The Dec. 7 email from Executive Councilor Ray Burton thanked the staff of the Upper Valley Lake Sunapee Regional Planning Commission, local officials and community supporters along with State Senators representing Connecticut Valley districts for their efforts on behalf of rebuilding Route 12 between Charlestown and Walpole.
Ray Burton, of course, was the single, most important person in making sure the Route 12 project is on the state’s next 10-year transportation plan when it is presented to the Governor this week. Councilor Burton chairs the Governor’s Advisory Council on Intermodal Transportation which is made up of our five executive councilors and the Commissioner of the Department of Transportation.
The GACIT process establishes and adjusts the 10-year highway plan every two years. To prepare the plan, there are a series of public meetings around the state where officials and citizens can comment on the draft plan put together by DOT staff.
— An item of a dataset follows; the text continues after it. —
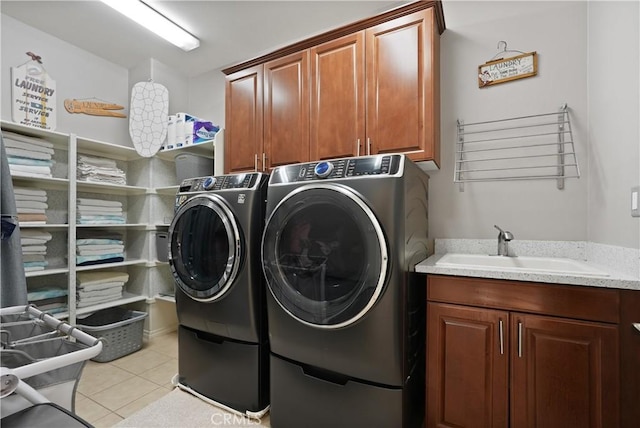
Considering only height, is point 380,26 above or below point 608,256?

Charlestown was the site of the first meeting back on Sept. 12 and Councilor Burton and DOT officials got an earful that morning about the frustration, disappointment and surprise of community and business leaders and citizens over the fact that the Route 12 project had been dropped from the 10-year plan.
That was in spite of the fact the project was ranked the most important project for our area by the regional planning commission which looks over all the potential highway construction and rehabilitation projects and makes recommendations. Councilor Burton carried the concerns of local residents and took their message to the GACIT members who voted unanimously last week to reinstate the Route 12 project.
In the past, so many projects were put into the 10-year plan that they could not be funded and completed in 20 or even 30 years. Today, 10-year plans are much more realistic and balance needs with anticipated state and federal funding. That makes it tougher to get a project on the list and keep it on until construction starts.
We count on Ray Burton for many things to benefit our region. And he delivers as he did for us with Route 12. We all owe Ray our thanks and appreciation for his good work through the GACIT process and getting our most important highway need put back onto the 10-year plan. His public service over the years sets a high standard for other elected officials.
That was the case of the writer of a lengthy and widely circulated email late last week. The issue was whether or not our eminent domain statutes to protect property owners need to be strengthened or changed to meet the concerns raised by the proposed Northern Pass electric transmission project.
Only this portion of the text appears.